Sandra é uma mãe viúva que toma conta sozinha da filha e divide com outros familiares os cuidados com o pai. Sobrecarregada com essas atividades, aliadas ao trabalho como tradutora, era reencontra Clément, um amigo que não via há bastante tempo, hoje casado, e com quem inicia um romance.

(© Mubi / Divulgação)

O filme familiar leve e descontraído é o que se refere às relações de Sandra com sua mãe e com sua filha. Aquela, interpretada por Nicole Garcia, funciona basicamente como alívio cômico, pois a personagem é uma ativista política que corre riscos e depois os compartilha justamente para dar risadas. Esta, vivida pela pequena Camille Leban Martins, é uma criança doce e bastante apegada à genitora. Enquanto Françoise (Garcia) tem diálogos ácidos com a protagonista (falando sobre o quão ruim foi o casamento com Georg, sobre a situação política francesa etc.), Linn (Martins) compartilha com ela poucos (mas preciosos) momentos de diversão (como na cena do sorvete). Sandra encontra dificuldade em equilibrar seu tempo, incorrendo em atraso para assistir à menina na esgrima, o que explica o problema de saúde inventado pela infante, uma invenção instintiva para manter a mãe perto.

O drama romântico é protagonizado por Sandra com Clément, papel de Melvil Poupaud. Como o roteiro de Mia Hansen-Løve não tem muitos diálogos entre o casal, o resultado é que Poupaud deixa a desejar na interpretação de um homem dividido entre um amor fulminante e uma família aparentemente sólida. Por isso, Clément mantém Sandra na condição de amante, dificultando o relacionamento entre os dois (principalmente nas raras ocasiões em que saem em público). Hansen-Løve enfatiza que o caso é bastante carnal (inclusive com uma estranha desproporção de nudez da atriz principal comparada ao coadjuvante), não deixando claro se essa condição é resultado das limitações (já que não podem sair de casa) ou se é de fato a vontade de ambos. Na prática, Sandra se relaciona com um homem que reluta em ficar tanto sem a esposa (usando o filho como justificativa) quanto sem a amante.

O terceiro núcleo do longa é o mais promissor, sobretudo pela atuação impactante de Pascal Greggory no papel de Georg, pai de Sandra. Com uma doença neurodegenerativa, ele precisa de assistência para tudo o tempo todo, complicando ainda mais a vida da protagonista.

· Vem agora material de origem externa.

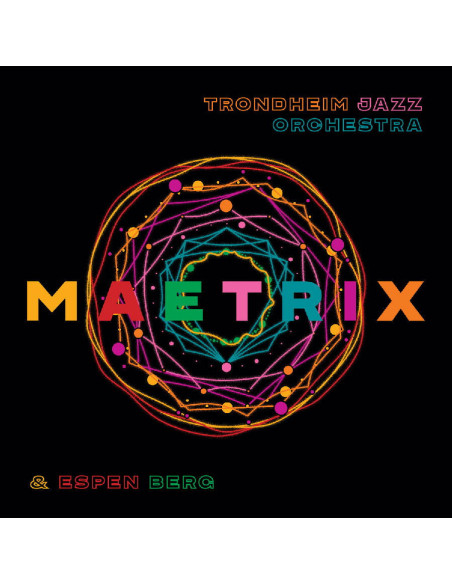 Trondheim Jazz Orchestra and Espen Berg - Maetrix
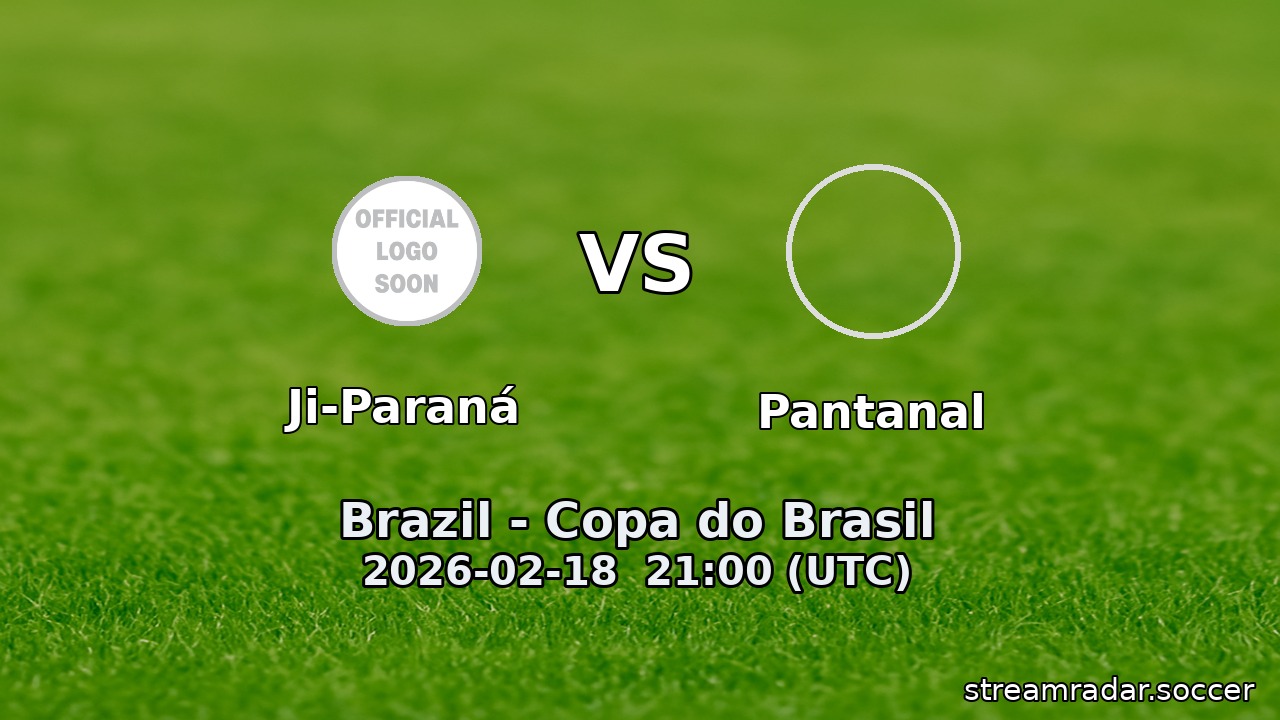 Ji-Paraná vs Pantanal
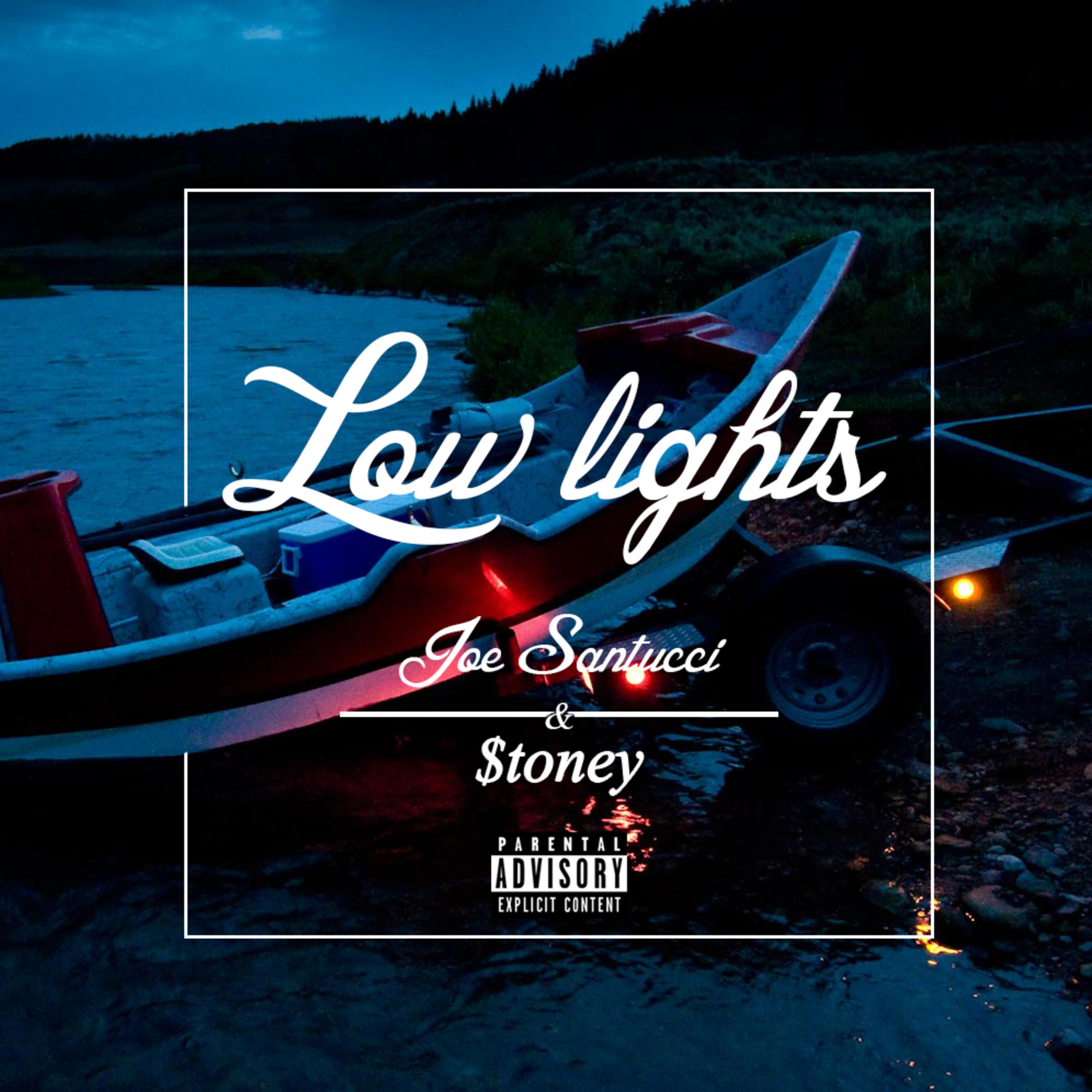 Low Lights Feat. $toney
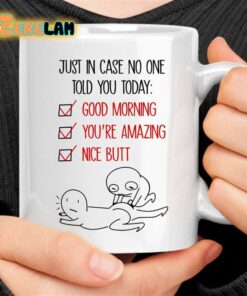 Just In Case No One Told You Today Mug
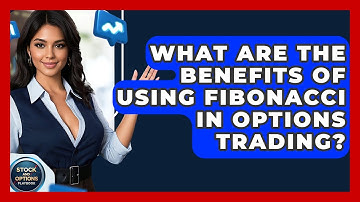 What Are The Benefits Of Using Fibonacci In Options Trading? - Stock and Options Playbook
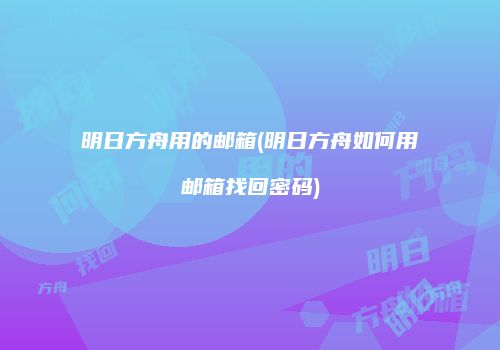 明日方舟用的邮箱(明日方舟如何用邮箱找回密码)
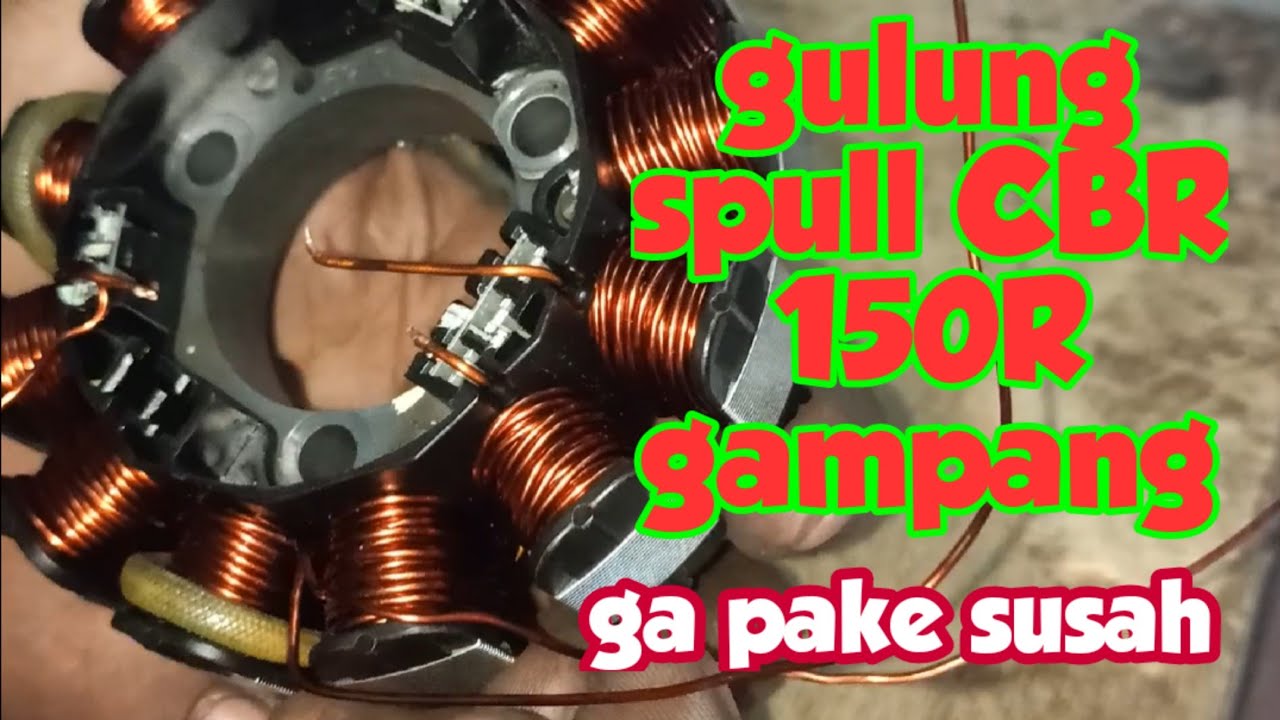 Cara gulung spull CBR 150R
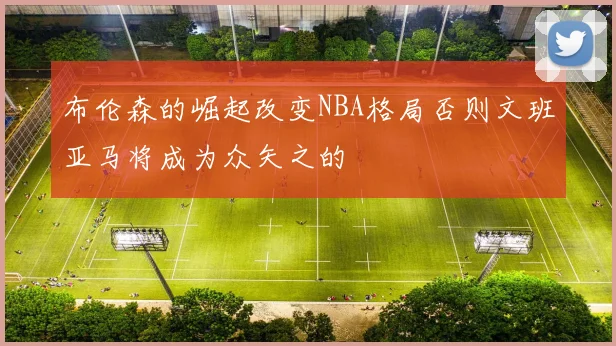 布伦森的崛起改变NBA格局否则文班亚马将成为众矢之的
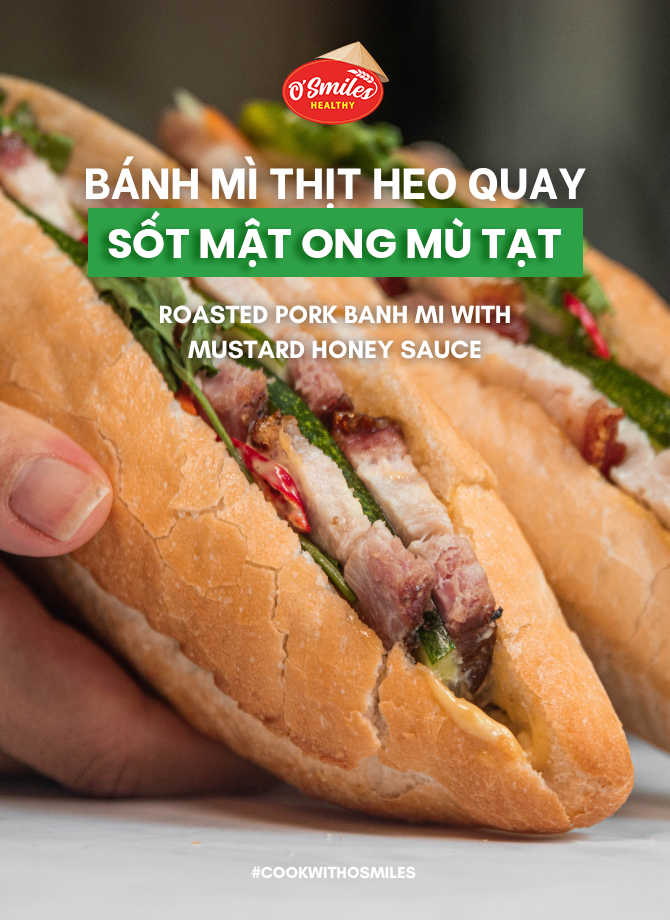 BÁNH MÌ HEO QUAY SỐT MẬT ÔNG MÙ TẠT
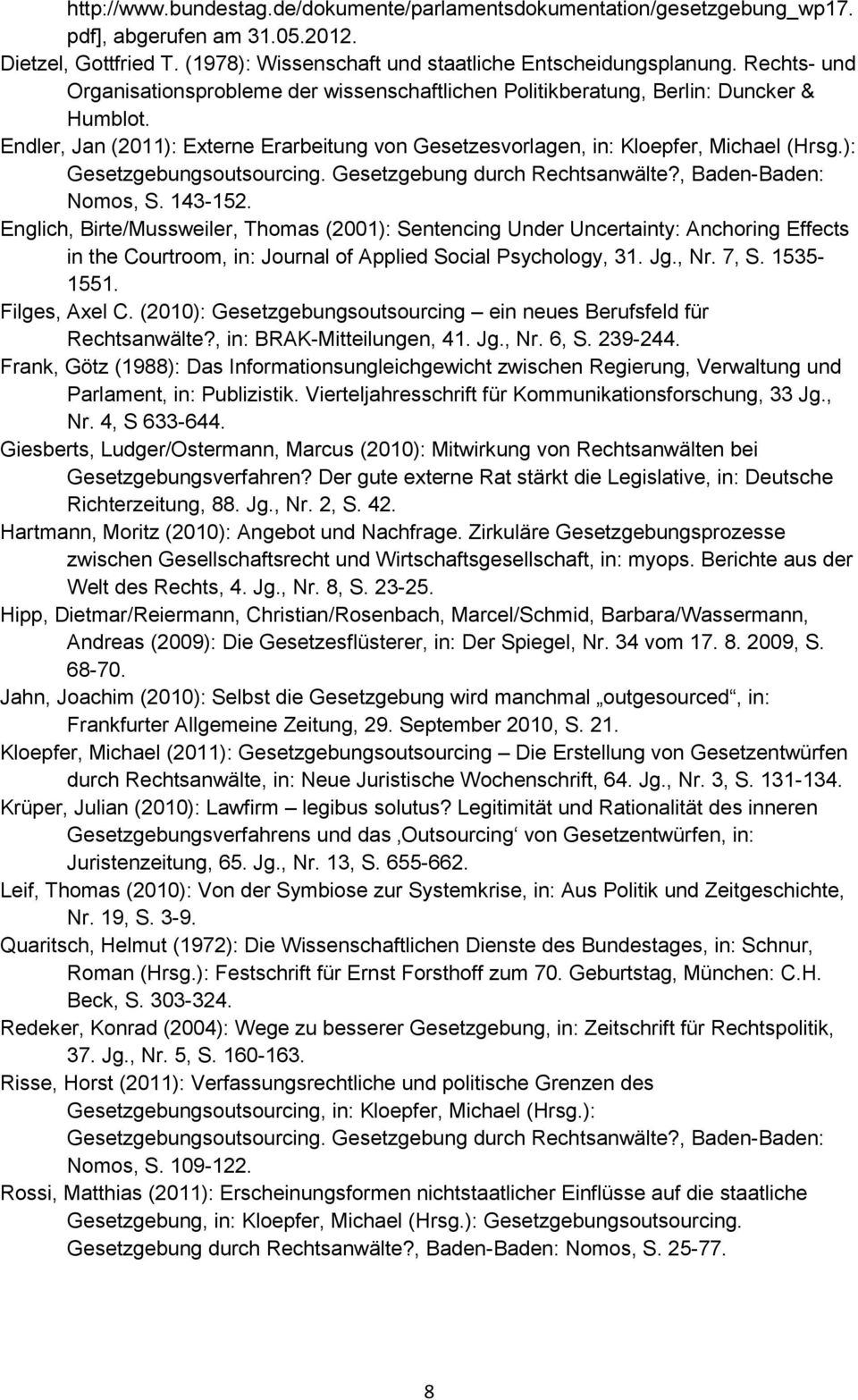 ): Gesetzgebungsoutsourcing. Gesetzgebung durch Rechtsanwälte?, Baden-Baden: Nomos, S. 143-152.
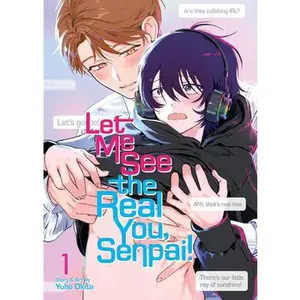 Let Me See the Real You, Senpai! Vol. 1 -- Yuho Okita, Paperback
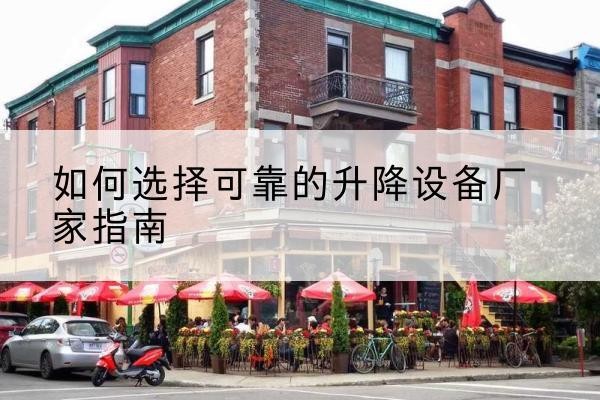 额尔古纳电动升降机厂家-如何选择可靠的升降设备厂家指南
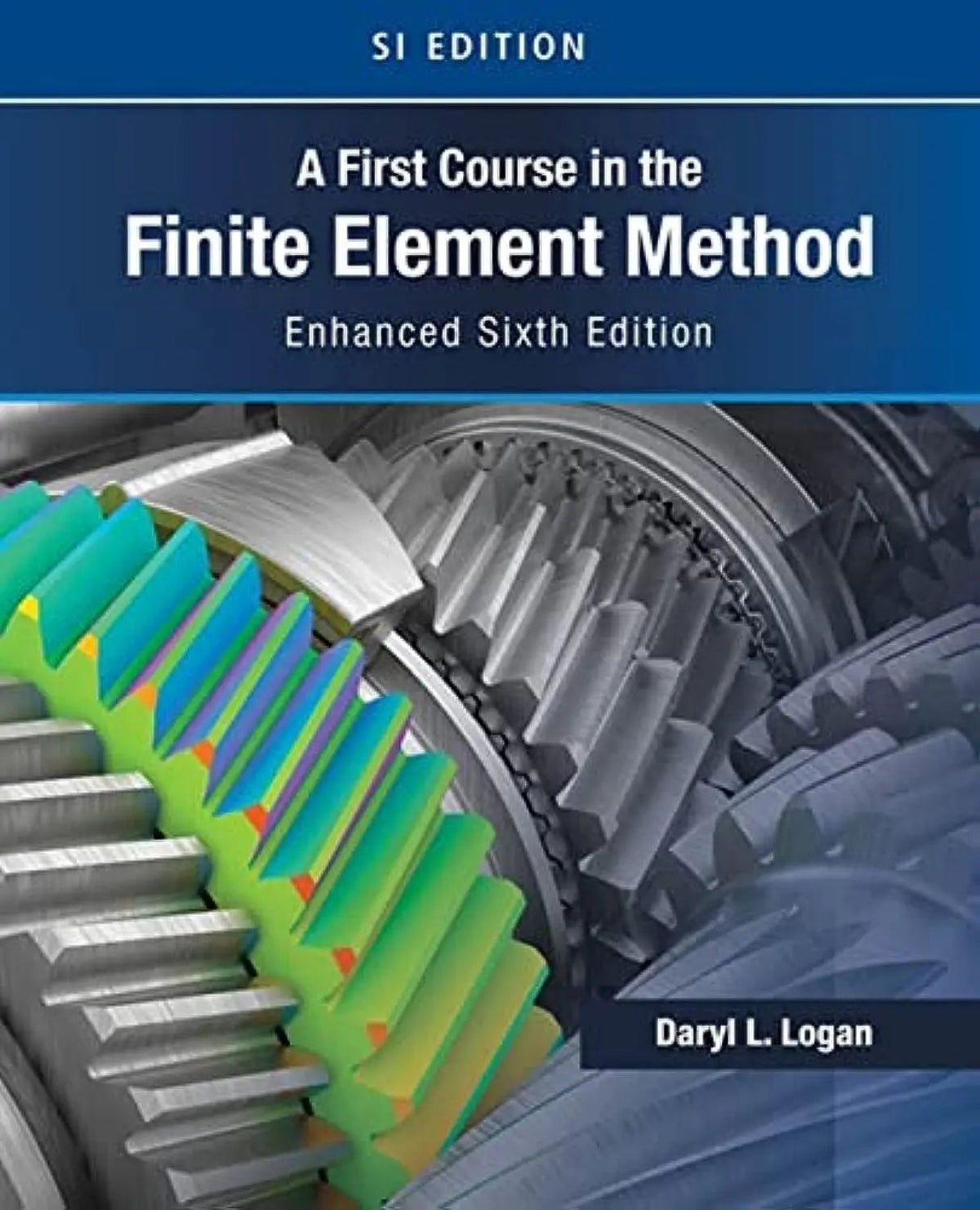 A First Course in the Finite Element Method by Daryl L. Logan 6th Edition ISBN 9780357676431 - front cover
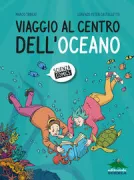 Copertina libro <b>Viaggio al centro dell'oceano</b>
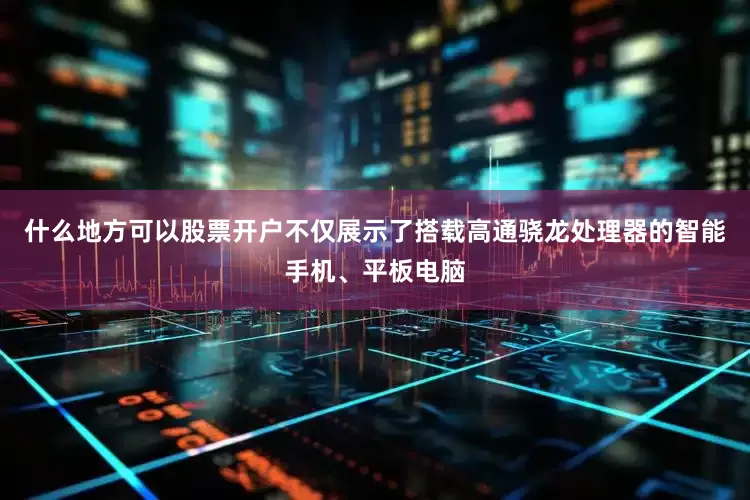 什么地方可以股票开户不仅展示了搭载高通骁龙处理器的智能手机、平板电脑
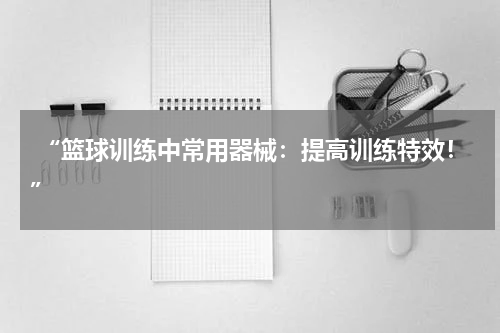 “篮球训练中常用器械：提高训练特效！”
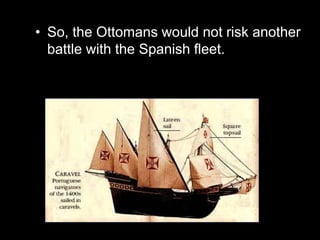 • So, the Ottomans would not risk another
battle with the Spanish fleet.
 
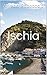 Ischia: The island that makes precious the Gulf of Naples
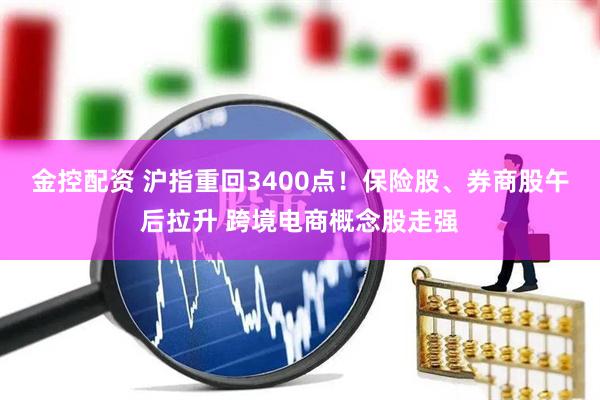 金控配资 沪指重回3400点！保险股、券商股午后拉升 跨境电商概念股走强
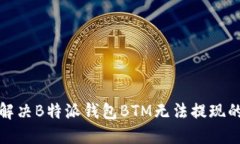 如何解决B特派钱包BTM无法提现的问题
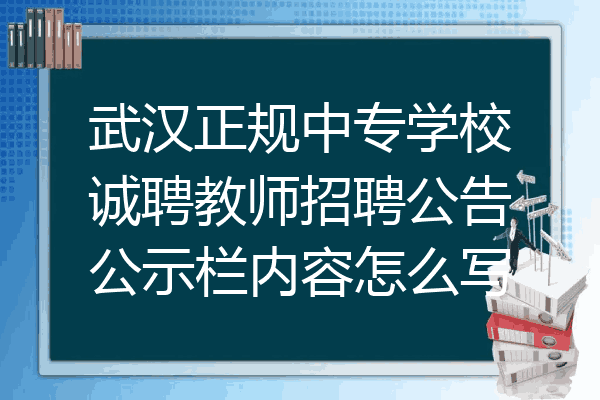 武汉正规中专学校诚聘教师招聘公告公示栏内容怎么写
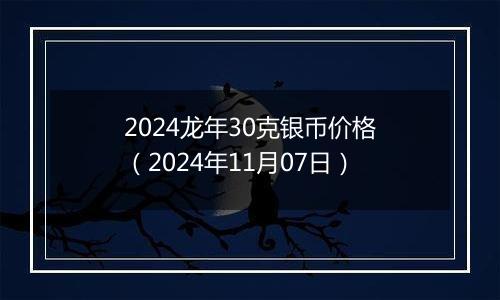 2024龙年30克银币价格（2024年11月07日）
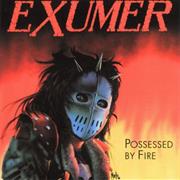 Exumer -- &quot;Possessed by Fire&quot;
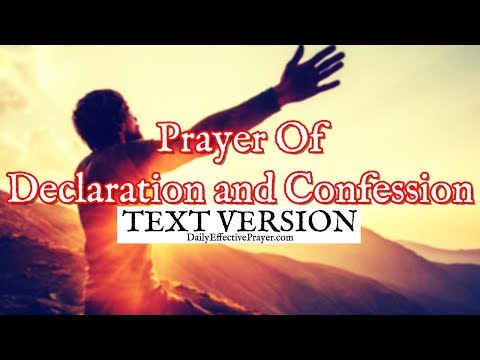 Prayer Of Declaration and Confession (Text Version - No Sound)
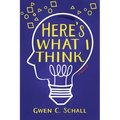 Here's What I Think - Paperback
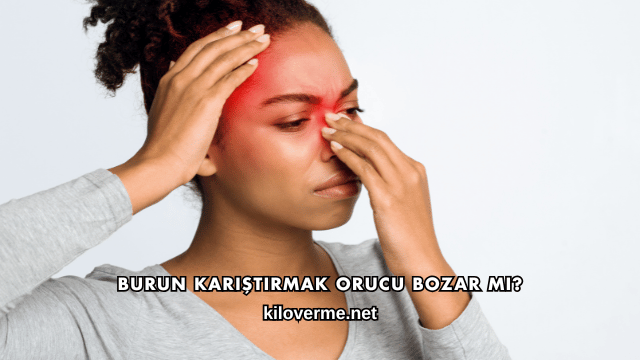 Burun Karıştırmak Orucu Bozar mı?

Nada que não tenha sido visto antes no cinema, é verdade, mas há minúcias que merecem destaque. Uma delas é o relacionamento de Georg com Leila, sobre quem ele pergunta e com quem ele se preocupa o tempo todo – mesmo sendo Sandra quem está constantemente em sua companhia, causando nela uma frustração por não figurar entre as pessoas mais importantes da sua vida (o que ele expressa verbalmente, inclusive). Por outro lado, Sandra também expressa que o pai já não mais existe, apegando-se mais aos objetos associados a ele do que à sua pessoa. De acordo com ela, é possível sentir-se mais próximo do genitor com seus livros do que na sua presença, raciocínio que o filme demonstra não ser o único quando compara o relacionamento de Sandra com Georg face ao das enfermeiras (uma delas diz que ele é gentil e que ela tem sorte, a outra ressignifica o cuidado enquanto companhia). Neste núcleo está também a bisavó de Linn, que tem um excelente monólogo sobre envelhecimento. É uma pena que o longa seja raso nesse quesito, como quando menciona a eutanásia em dois diálogos breves.

Nos três filmes de que participa, Léa Seydoux cria em Sandra três personagens sutilmente distintas: no primeiro, ela é uma mãe que blinda a filha de seus problemas e age de maneira compreensiva em relação ao comportamento típico da criança em razão da idade; no segundo, uma mulher que se fechou ao amor e que por isso se sente desconfortável com ele até perceber que pode e quer ter mais conforto; no terceiro, uma filha antecipando um luto doloroso. Como de costume, a atriz está muito bem, ainda que o filme não se proponha a nada memorável. Sandra parece viver em um pêndulo de bons e maus momentos (imageticamente representado pelas cores que costuma usar no vestuário, uma fria, o azul, outra quente, o vermelho), mas nunca de momentos inesquecíveis. Ao invés de três filmes medianos, “One fine morning” seria melhor se fosse apenas um filme muito bom.

* Filme assistido durante a cobertura da 46ª edição da Mostra Internacional de Cinema de São Paulo.